The ride must have been Hell on four wheels for those in the back, what with crashing through the barrier and into the armored personnel carrier, not to mention auto-cannon fire ripping through it.

             
“Are you all okay?” I asked, looking around and desperately trying to spot the missing.

             
“Most of us are just a bit bruised and battered,” Sonny said. “I think,” he winced as he shoved a box containing extra bedding off of his legs. Sonny still looked weak but, miraculously, much better than he had been the last time I'd seen him early that morning.

“Where's Brooke?” Ben's voice caused me to glance in his direction. “She was standing right next to me.”

              “Let’s get this stuff moved and look for anybody that is missing,” I said. “Just pile it all to the side of the truck. We can repack it later.” I motioned for Luke to join me and I climbed up into the back of the truck to help people out and try to uncover the missing. Ben stayed inside to help while the others climbed down from the truck.

             

              Ben found Brooke quickly, her hand had emerged from a pile of debris and she waved quite calmly, leading him to her. She was fine apart from a twisted ankle and sore knee. Relieved, I continued pulling stuff away from the front left corner of the truck and came across another hand. It was a girl’s hand, pale and limp.
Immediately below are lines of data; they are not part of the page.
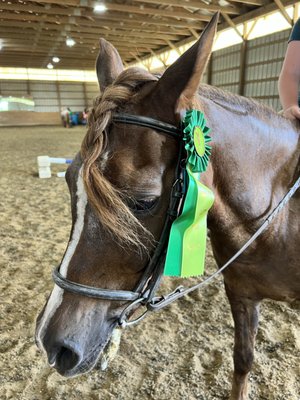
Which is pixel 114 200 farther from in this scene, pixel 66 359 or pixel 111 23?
pixel 111 23

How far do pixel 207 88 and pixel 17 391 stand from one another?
2080 millimetres

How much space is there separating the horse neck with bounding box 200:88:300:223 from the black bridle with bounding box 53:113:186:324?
0.15 metres

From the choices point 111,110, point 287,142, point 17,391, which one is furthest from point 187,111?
point 17,391

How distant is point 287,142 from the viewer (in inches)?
53.9

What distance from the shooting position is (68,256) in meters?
1.05

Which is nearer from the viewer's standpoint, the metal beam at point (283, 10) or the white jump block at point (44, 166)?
the white jump block at point (44, 166)

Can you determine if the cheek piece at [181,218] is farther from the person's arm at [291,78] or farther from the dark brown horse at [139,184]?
the person's arm at [291,78]

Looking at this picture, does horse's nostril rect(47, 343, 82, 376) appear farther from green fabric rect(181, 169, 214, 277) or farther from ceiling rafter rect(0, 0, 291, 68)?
ceiling rafter rect(0, 0, 291, 68)

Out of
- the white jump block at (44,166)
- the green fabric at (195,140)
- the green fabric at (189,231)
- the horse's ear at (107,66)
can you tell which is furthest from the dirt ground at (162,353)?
the white jump block at (44,166)

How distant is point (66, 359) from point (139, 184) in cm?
63

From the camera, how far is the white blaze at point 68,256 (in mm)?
1007

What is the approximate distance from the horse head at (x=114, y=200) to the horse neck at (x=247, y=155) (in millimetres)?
191

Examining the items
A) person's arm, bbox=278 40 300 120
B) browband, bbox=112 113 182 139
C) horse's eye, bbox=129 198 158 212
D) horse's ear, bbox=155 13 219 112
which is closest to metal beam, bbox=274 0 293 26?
person's arm, bbox=278 40 300 120

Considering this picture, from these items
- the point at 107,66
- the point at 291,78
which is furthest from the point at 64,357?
the point at 291,78
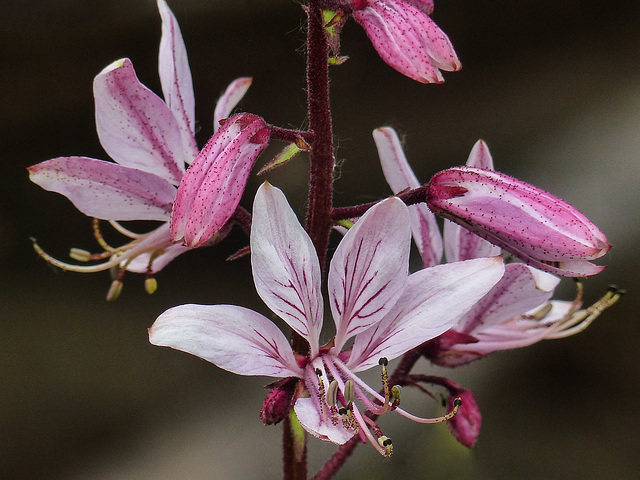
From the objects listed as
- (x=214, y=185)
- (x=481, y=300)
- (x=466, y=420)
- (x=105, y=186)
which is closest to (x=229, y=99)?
(x=105, y=186)

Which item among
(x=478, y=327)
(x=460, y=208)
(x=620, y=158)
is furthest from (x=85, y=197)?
(x=620, y=158)

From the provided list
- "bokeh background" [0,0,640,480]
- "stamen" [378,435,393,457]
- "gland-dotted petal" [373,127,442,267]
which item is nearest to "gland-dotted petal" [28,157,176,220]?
"gland-dotted petal" [373,127,442,267]

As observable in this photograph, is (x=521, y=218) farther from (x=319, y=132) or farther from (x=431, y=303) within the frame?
(x=319, y=132)

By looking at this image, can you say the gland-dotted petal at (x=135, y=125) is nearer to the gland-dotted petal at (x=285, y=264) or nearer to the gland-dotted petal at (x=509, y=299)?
the gland-dotted petal at (x=285, y=264)

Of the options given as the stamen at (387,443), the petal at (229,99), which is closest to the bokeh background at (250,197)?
the petal at (229,99)

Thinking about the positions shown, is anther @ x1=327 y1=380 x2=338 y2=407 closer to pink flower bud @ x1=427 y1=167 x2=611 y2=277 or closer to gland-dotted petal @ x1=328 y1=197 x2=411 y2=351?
gland-dotted petal @ x1=328 y1=197 x2=411 y2=351

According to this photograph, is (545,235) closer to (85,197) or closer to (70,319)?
(85,197)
As I used my hands to pull away tins and boxes, I saw blood. Lots of it. I knew Karen was dead when I gently revealed her face. Thankfully, her eyes were closed, I felt sure they would have stared at me accusingly if they had been open. There was a large wound in her chest and it was obvious that she had been killed instantly. I finished uncovering her
, tears of rage stinging my eyes and then turned to help Luke – I had to make the living a priority, and it was possible that Mark and John were still alive.